In WinVector/cdata: Fluid Data Transformations

John Mount and Nina Zumel

Introduction

This is an example of an interesting data-wrangling/data-reshaping problem and how to solve it in R using rqdatatable/cdata. The Python version of this example can be found here.

The problem

In an RStudio Community note, user hklovs asked how to re-organize some data. The ask was essentially to transform data from this format:

d <- wrapr::build_frame(
  "ID"  , "OP", "DATE"                |
    1   , "A" , "2001-01-02 00:00:00" |
    1   , "B" , "2015-04-25 00:00:00" |
    2   , "A" , "2000-04-01 00:00:00" |
    3   , "D" , "2014-04-07 00:00:00" |
    4   , "C" , "2012-12-01 00:00:00" |
    4   , "A" , "2005-06-16 00:00:00" |
    4   , "D" , "2009-01-20 00:00:00" |
    4   , "B" , "2009-01-20 00:00:00" |
    5   , "A" , "2010-10-10 00:00:00" |
    5   , "B" , "2003-11-09 00:00:00" |
    6   , "B" , "2004-01-09 00:00:00" )

knitr::kable(d)

Into this format:

library(wrapr)
library(rquery)
library(rqdatatable)
library(cdata)

# draw a picture of the record format
diagram <- wrapr::qchar_frame(
  "rank", "DATE", "OP" |
    "1",   DATE1, OP1  |
    "2",   DATE2, OP2  |
    "3",   DATE3, OP3  )

transform <- blocks_to_rowrecs_spec(
  controlTable = diagram,
  recordKeys = 'ID')

# a function to paste a vector of strings together
concat_values = function(v) {
  paste(sort(unique(v)), collapse=", ")
}

ops <- local_td(d) %.>%
  project(.,
          OP := concat_values(OP),    
          groupby = c("ID", "DATE")) %.>%
  extend(.,
         rank %:=% row_number(),
         partitionby = "ID",
         orderby = "DATE") %.>%
  transform %.>%
  orderby(.,
          'ID')

res <- d %.>% ops
knitr::kable(res)

That is: for each ID pick the first three operations ordered by date, merging operations with the same timestamp. Then write these results into a single row for each ID.

The solution

A good way to solve any data-wrangling problem is to:

Get a good definition of what is wanted
Re-process the data so any advisory column you wished you had is actually there
And finish the problem.

Let's apply this process to our example problem.

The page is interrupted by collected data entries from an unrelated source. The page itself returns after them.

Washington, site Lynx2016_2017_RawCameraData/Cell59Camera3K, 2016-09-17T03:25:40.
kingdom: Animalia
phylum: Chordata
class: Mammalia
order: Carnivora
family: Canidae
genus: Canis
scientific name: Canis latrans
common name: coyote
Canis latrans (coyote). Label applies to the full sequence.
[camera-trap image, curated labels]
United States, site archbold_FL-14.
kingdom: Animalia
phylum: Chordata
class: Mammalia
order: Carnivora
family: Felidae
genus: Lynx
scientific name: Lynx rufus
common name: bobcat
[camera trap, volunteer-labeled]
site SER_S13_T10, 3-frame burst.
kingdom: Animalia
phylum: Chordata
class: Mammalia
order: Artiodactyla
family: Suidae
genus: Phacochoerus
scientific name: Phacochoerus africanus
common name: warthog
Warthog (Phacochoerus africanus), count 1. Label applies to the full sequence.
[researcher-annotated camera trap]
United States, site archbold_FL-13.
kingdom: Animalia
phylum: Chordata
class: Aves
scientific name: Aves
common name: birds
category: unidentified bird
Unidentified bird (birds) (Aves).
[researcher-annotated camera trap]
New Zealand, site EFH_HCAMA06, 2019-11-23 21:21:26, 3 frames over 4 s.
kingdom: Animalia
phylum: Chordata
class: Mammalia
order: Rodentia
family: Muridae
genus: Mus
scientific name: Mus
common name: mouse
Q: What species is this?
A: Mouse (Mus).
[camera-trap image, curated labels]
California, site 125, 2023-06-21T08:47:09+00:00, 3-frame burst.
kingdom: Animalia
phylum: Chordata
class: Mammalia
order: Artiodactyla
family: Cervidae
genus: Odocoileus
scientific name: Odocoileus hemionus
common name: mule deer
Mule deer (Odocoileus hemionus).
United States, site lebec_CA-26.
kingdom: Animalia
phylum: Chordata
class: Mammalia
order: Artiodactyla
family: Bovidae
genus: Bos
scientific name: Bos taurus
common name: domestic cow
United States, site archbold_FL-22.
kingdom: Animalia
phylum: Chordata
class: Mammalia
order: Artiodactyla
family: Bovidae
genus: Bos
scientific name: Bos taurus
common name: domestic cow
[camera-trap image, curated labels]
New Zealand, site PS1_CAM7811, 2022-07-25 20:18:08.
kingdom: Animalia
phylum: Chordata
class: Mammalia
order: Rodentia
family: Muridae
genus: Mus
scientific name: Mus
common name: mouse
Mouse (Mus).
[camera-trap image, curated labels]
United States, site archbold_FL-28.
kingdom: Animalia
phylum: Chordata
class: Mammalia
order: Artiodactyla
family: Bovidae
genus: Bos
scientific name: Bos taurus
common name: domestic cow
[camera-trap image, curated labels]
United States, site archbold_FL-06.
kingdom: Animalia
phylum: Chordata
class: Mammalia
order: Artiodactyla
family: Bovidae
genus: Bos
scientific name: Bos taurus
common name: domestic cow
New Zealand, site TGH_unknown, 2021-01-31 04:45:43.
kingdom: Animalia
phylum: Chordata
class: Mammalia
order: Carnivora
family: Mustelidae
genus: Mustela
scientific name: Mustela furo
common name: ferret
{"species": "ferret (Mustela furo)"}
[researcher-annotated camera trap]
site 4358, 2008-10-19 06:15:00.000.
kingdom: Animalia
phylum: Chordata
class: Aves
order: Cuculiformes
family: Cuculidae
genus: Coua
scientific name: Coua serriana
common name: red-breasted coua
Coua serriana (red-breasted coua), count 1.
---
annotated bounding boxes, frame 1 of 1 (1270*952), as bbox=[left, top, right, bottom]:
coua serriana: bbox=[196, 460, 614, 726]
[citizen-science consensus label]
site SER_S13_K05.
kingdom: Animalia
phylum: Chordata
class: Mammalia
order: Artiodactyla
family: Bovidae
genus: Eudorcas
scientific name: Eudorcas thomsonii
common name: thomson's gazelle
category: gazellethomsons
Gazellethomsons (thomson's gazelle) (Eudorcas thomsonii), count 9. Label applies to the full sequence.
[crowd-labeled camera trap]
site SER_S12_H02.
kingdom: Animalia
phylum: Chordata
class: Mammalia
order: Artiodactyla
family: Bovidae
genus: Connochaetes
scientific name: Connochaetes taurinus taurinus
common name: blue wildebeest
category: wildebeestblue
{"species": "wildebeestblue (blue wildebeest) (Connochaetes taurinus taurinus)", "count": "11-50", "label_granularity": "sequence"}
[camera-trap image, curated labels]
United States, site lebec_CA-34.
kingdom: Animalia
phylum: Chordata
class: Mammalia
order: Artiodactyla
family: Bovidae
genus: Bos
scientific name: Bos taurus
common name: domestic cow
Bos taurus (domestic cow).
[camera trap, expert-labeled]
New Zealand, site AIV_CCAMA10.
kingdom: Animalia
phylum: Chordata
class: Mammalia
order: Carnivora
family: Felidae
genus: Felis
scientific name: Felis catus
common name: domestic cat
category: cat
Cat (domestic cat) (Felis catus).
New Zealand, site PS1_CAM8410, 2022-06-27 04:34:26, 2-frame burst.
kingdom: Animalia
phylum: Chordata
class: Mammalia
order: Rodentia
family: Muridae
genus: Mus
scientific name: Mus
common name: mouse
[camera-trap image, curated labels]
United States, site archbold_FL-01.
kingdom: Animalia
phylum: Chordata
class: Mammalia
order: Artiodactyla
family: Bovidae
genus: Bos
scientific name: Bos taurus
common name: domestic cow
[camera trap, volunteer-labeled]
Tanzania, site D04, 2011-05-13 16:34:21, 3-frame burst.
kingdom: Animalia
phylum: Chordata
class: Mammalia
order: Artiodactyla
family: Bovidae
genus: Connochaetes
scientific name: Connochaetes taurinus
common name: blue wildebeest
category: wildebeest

Adding an advisory rank column

The first step isn't to worry about the data format, as it is an inessential or solvable difficulty. Instead make any extra descriptions or controls you need explicit. In this case we need to date-rank and to merge the operations (per ID). So let's do that first.

# bring in all of our packages
library(wrapr)
library(rquery)
library(rqdatatable)
library(cdata)

# some example data
d <- wrapr::build_frame(
  "ID"  , "OP", "DATE"                |
    1   , "A" , "2001-01-02 00:00:00" |
    1   , "B" , "2015-04-25 00:00:00" |
    2   , "A" , "2000-04-01 00:00:00" |
    3   , "D" , "2014-04-07 00:00:00" |
    4   , "C" , "2012-12-01 00:00:00" |
    4   , "A" , "2005-06-16 00:00:00" |
    4   , "D" , "2009-01-20 00:00:00" |  # this and the next row
    4   , "B" , "2009-01-20 00:00:00" |  # are on the same date
    5   , "A" , "2010-10-10 00:00:00" |
    5   , "B" , "2003-11-09 00:00:00" |
    6   , "B" , "2004-01-09 00:00:00" )


# a function to paste a vector of strings together
concat_values = function(v) {
  paste(sort(unique(v)), collapse=", ")
}

# merge the operations to get one row per ID and DATE
# then rank the rows for each ID by DATE
ops <- local_td(d) %.>%
  project(.,  # fuse all the ops on same date/id into one string
          OP := concat_values(OP),  
          groupby = c("ID", "DATE")) %.>%
  extend(.,   # rank each ID group in order of date
         rank %:=% row_number(),
         partitionby = "ID",
         orderby = "DATE")

# apply the steps to the data
d2 <- d %.>% ops

# show the intermediate results.
knitr::kable(d2)

In the above code we used the project() operator to merge rows with duplicate ID and DATE into a single string listing all the operations that occurred, for example "B, D". Then we added a rank column. This gives us all the information we need for a complete solution to the original problem. Now all we have to do is re-arrange the data.

Reshaping the data

To reshape the data, we strongly encourage drawing out what one wants it terms of one input record and one output record. With cdata doing so essentially solves the problem.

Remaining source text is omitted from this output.